> [EXTRACTED RECORDS]

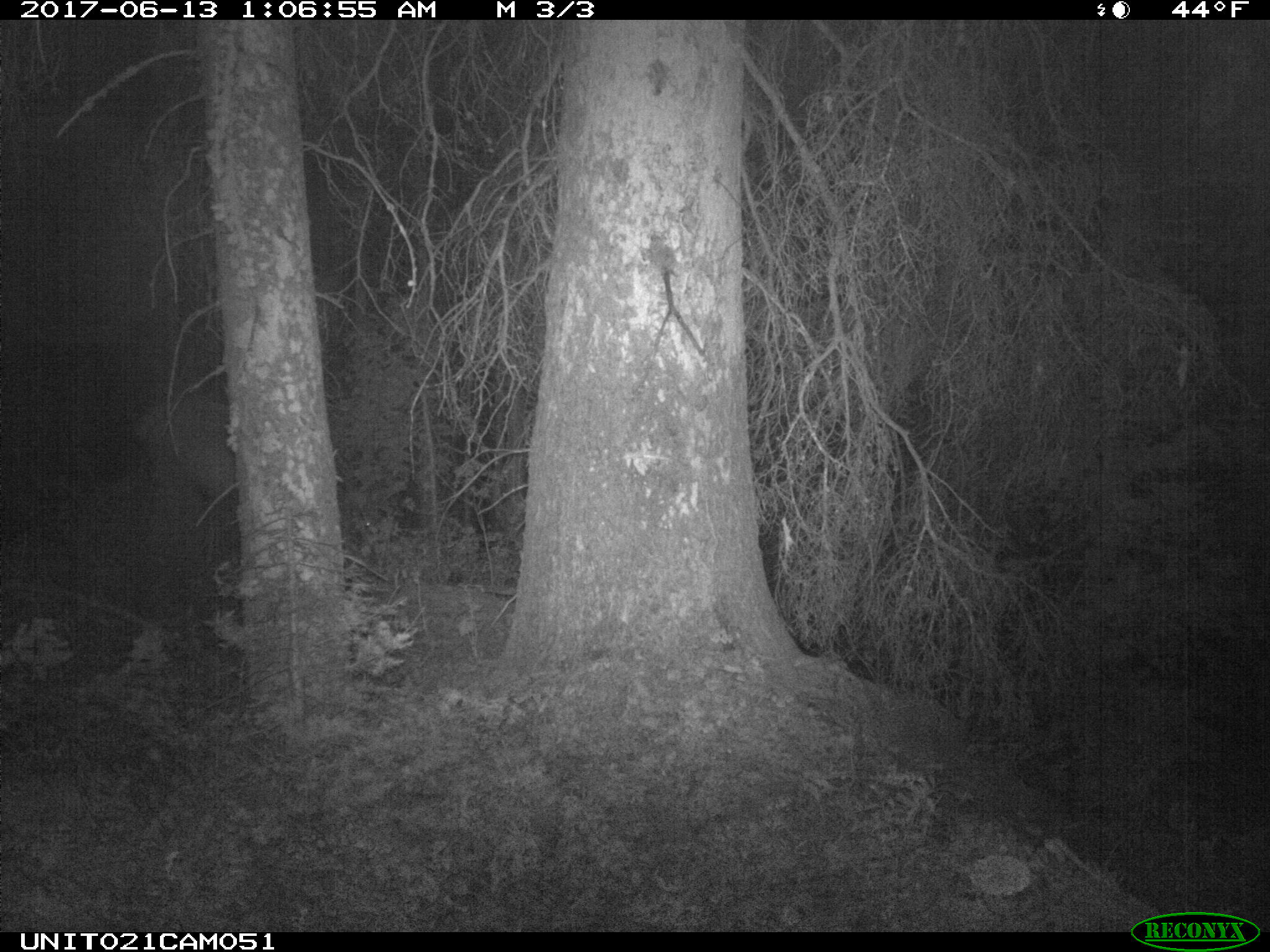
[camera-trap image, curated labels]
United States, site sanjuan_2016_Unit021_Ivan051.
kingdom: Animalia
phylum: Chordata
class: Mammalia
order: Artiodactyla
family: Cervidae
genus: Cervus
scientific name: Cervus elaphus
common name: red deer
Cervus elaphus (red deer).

> [WORK TO BE COMPLETED]
Skip the images and restate each record above word for word.

> [REPLY]
[camera-trap image, curated labels]
United States, site sanjuan_2016_Unit021_Ivan051.
kingdom: Animalia
phylum: Chordata
class: Mammalia
order: Artiodactyla
family: Cervidae
genus: Cervus
scientific name: Cervus elaphus
common name: red deer
Cervus elaphus (red deer).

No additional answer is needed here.